EUobserver reports that Spain, France, Denmark, Portugal, Germany, Greece, Austria and others are considering bans or strict limits on social media for under-16s, following Australia’s December rollout of a ban that reportedly led to the deletion or restriction of 4.7 million accounts. Spanish prime minister Pedro Sánchez described social platforms as a “digital Wild West” of “addiction, abuse, pornography, manipulation, and violence.” The public mood is on his side: a 2025 Eurobarometer survey found more than 90 percent of respondents want public authorities to help protect children online.
The mechanism that makes these bans “work” is the part politicians rarely headline: age verification. At scale, age gates are not a checkbox; they are infrastructure. They require either (a) persistent identity checks (KYC-style), (b) third-party identity providers, or (c) device- and biometrics-based estimation—all of which expand data collection, create new breach targets, and normalize traceability.
Digital rights groups argue the policy is a diversion.

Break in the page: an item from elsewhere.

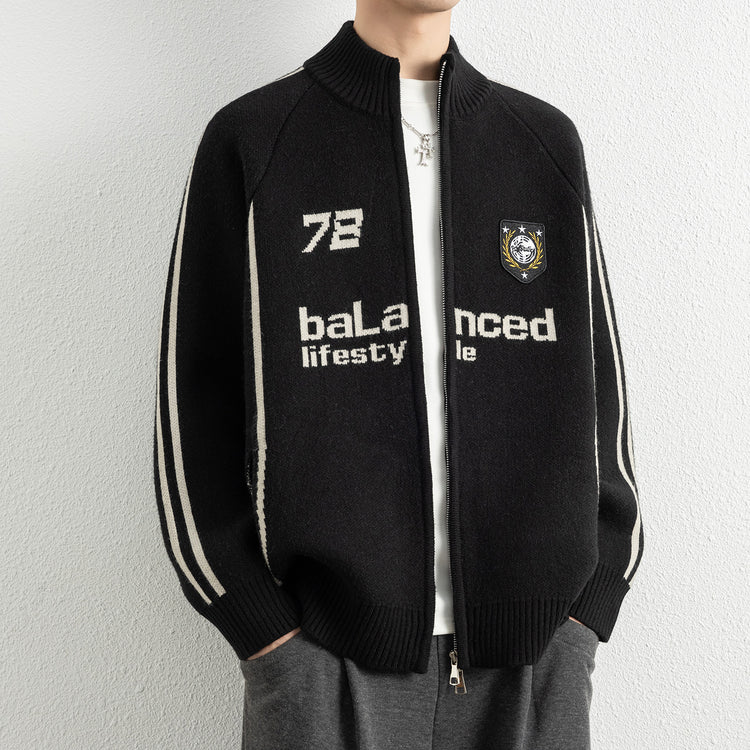 Men's Stand Collar Zip-Up Knit Cardigan Sweater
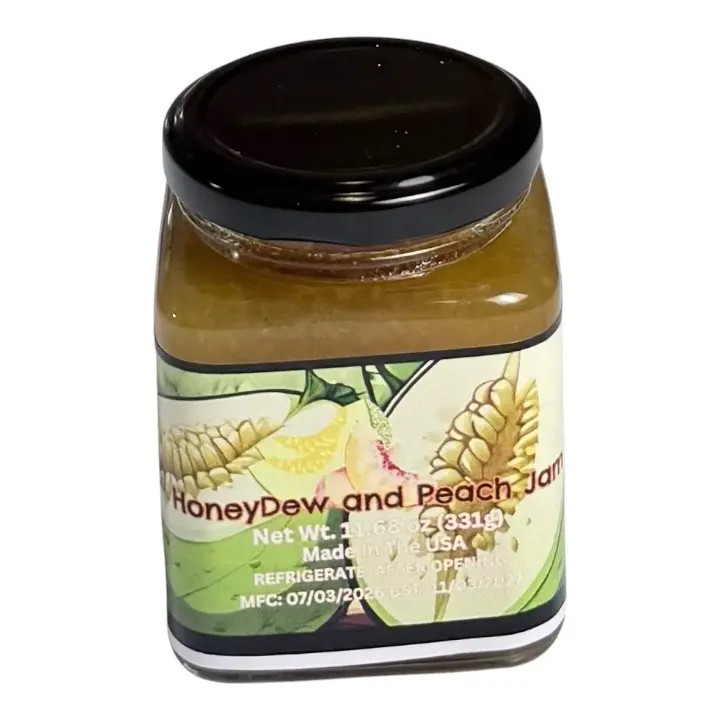 Tropical Honeydew Melon & Peach Jam Fruit Spread 11.68  oz Jar Natural Delight Versatile Appeal Occasion Friendly Flavor Sweetness Tangy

Simeon de Brouwer of EDRi told EUobserver that age verification is a “band-aid” that pulls resources away from addressing the underlying incentive problem: platforms optimize for engagement because that’s how they get paid. Even supporters of intervention concede enforcement is lagging. Bruegel researcher Paul Richter criticized the European Commission for not fully using the Digital Services Act (DSA) tools already on the books, which include obligations to mitigate systemic risks to minors.
But the political economy points in one direction: identity requirements are legible to regulators and enforceable against platforms. “Fix the feed” is harder. “Show me your papers” scales beautifully.
This is where the censorship-by-API problem emerges. Once a platform must verify age, it must also decide what counts as “verified,” which vendors are acceptable, what data is retained, and what happens when verification fails. That creates a compliance market—identity brokers, verification SDKs, facial-age estimation services—whose business model depends on making the internet less anonymous and more permissioned.
And it invites mission creep. If a system can verify age for minors, it can be extended to adults “for safety,” “for elections,” “for misinformation,” or simply to satisfy future liability theories. In practice, age verification is a backdoor to real-name policy—outsourced, privatized, and wrapped in child-protection rhetoric.
Europe’s online speech regime has long relied on platform enforcement under vague duties of care. Adding mandatory identity checks would harden that model into something closer to an access-control layer for public discourse. The stated goal is to keep teenagers from doomscrolling. The likely outcome is that everyone gets a little more trackable, and the firms selling the tracking get a new regulated moat.